[Saved data entries]

=== Section Start ===

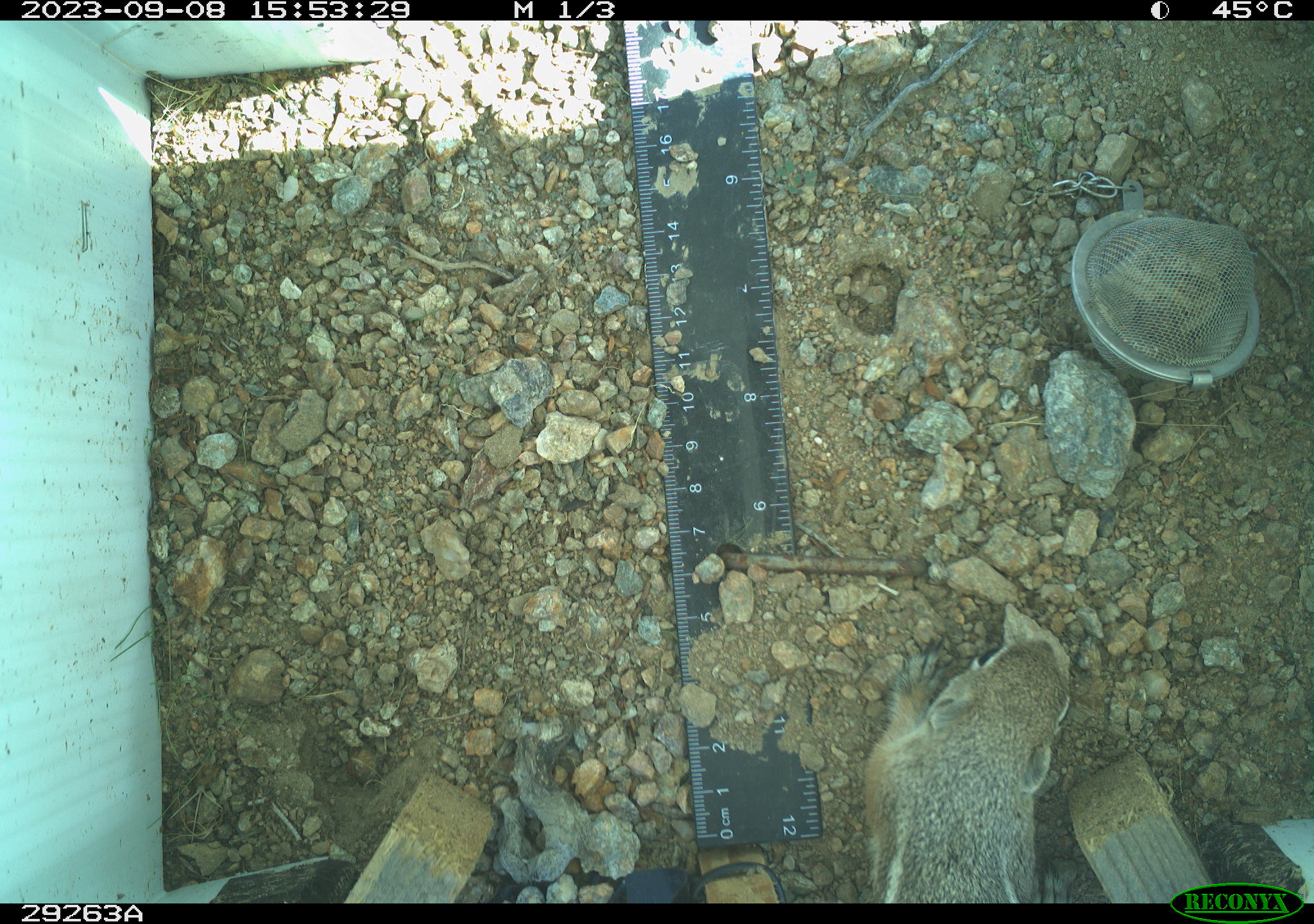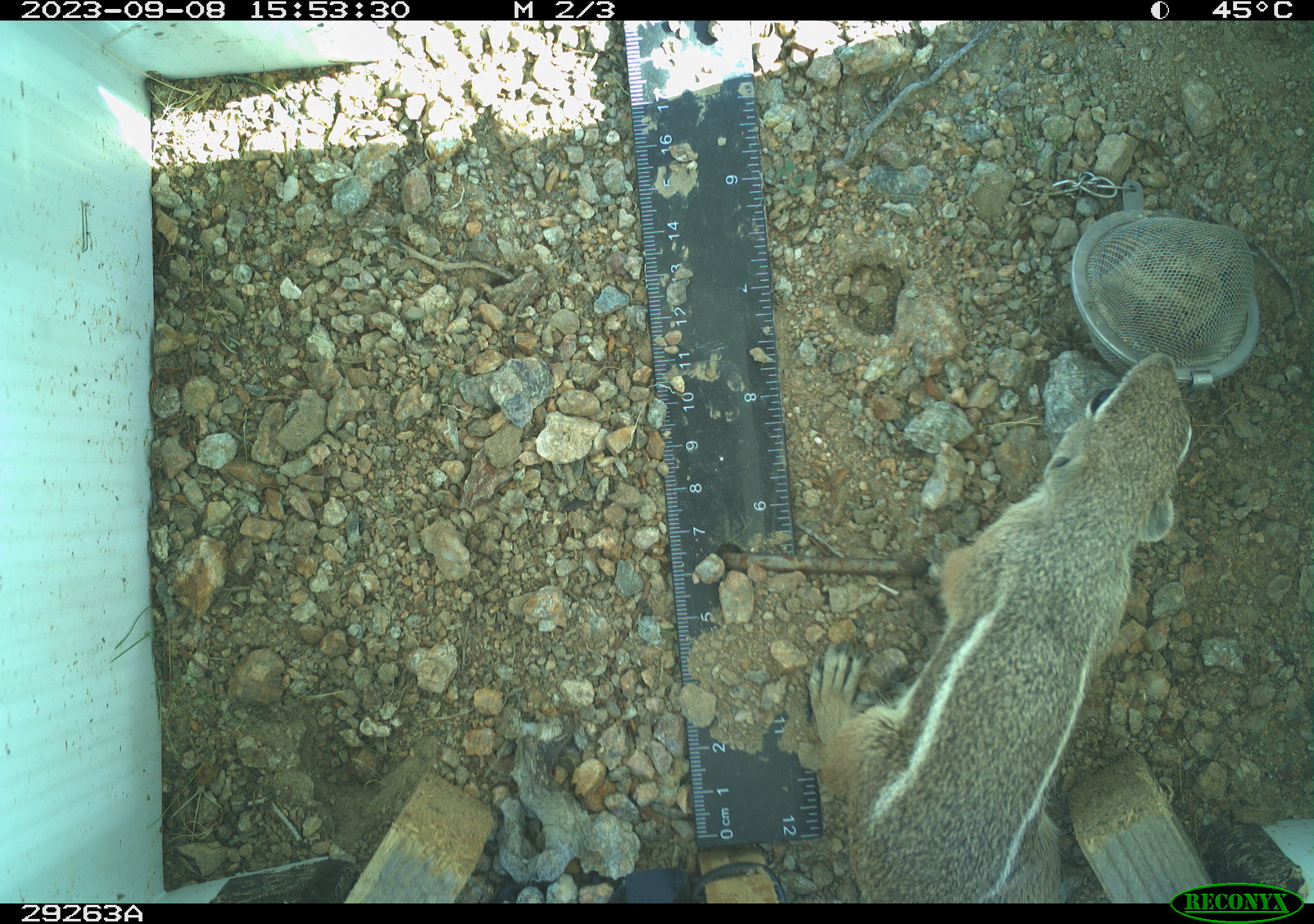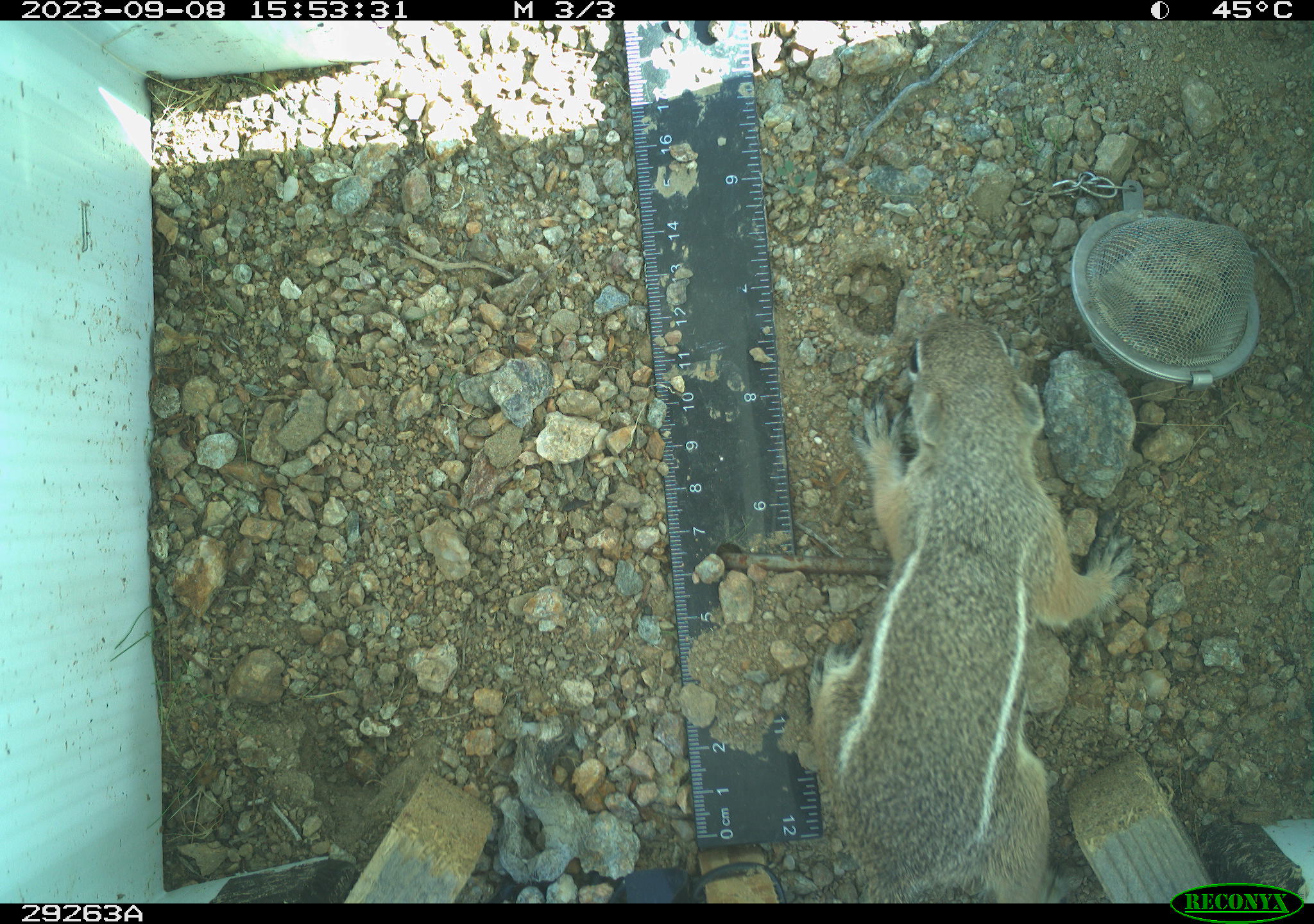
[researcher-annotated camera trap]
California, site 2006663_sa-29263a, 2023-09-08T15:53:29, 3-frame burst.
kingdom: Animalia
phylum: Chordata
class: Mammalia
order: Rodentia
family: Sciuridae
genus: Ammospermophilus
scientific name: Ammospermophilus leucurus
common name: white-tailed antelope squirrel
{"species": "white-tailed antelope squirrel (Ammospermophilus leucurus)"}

=== Section End ===

* TASK DESCRIPTION *
From the line holding "class: Mammalia" down to the last line of the records above, restate each line exactly as written.

* ANSWER BOX *
class: Mammalia
order: Rodentia
family: Sciuridae
genus: Ammospermophilus
scientific name: Ammospermophilus leucurus
common name: white-tailed antelope squirrel
{"species": "white-tailed antelope squirrel (Ammospermophilus leucurus)"}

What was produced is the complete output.